Mało prawdopodobne, aby saga Evergrande spowodowała załamanie cen nieruchomości. Wartość ziemi jest po prostu bardziej przejrzysta i stabilna niż instrumenty finansowe. Dzieje się tak zwłaszcza w Chinach, gdzie lokalne władze monopolizują podaż ziemi. W rezultacie władze lokalne mają silną motywację do ustabilizowania cen gruntów. W najgorszym wypadku samorząd mógłby nawet odkupić ziemię, tak jak w latach 2014-15.

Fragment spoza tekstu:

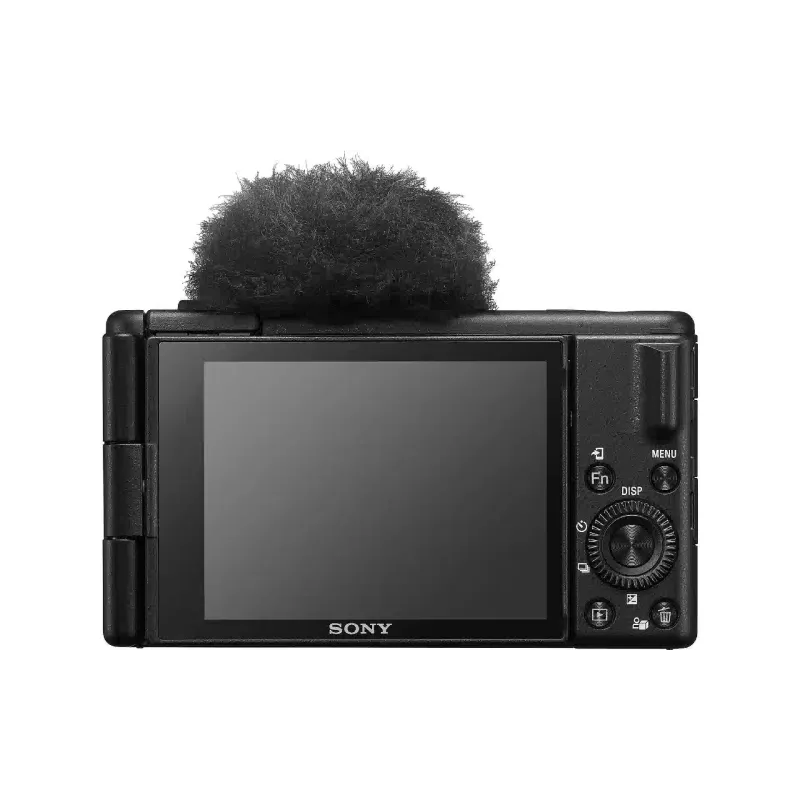 Câmera Sony, Black (ZV1M2B.CE3)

Aktywa Evergrande być może trafią do samorządów. – Jest wiele niezweryfikowanych doniesień na temat restrukturyzacji Evergrande i przejęcia przez samorządy. Ale jest to zgodne z oczekiwaniami, że władze lokalne przejmą kontrolę – powiedział Yan Yuejin, dyrektor ds. badań w szanghajskim China R&D Institute. – Evergrande ma dużą liczbę projektów. Jeśli nie są one aktywnie przenoszone w różne miejsca pod czyjąś opiekę, będą rzeczywiście podatne na ryzyko. Oczekuje się, że pojawią się różne regulacje przeciwko Evergrande, które mogą być również punktem wyjścia do dopracowania polityki związanej z nieruchomościami.
Rynki chińskie są względnie zamknięte na świat zewnętrzny, przez co krach w Państwie Środka nie powinien mieć takich efektów jak sytuacja związana z upadkiem Lehman Brothers w 2008 roku. Rynek amerykański był wówczas i dalej jest silnie związany z rynkami europejskimi. Przewiduje się, że władze chińskie opanują sytuację i ściślej przywiążą do siebie kolejną gałąź gospodarki. Taki w końcu był ich cel.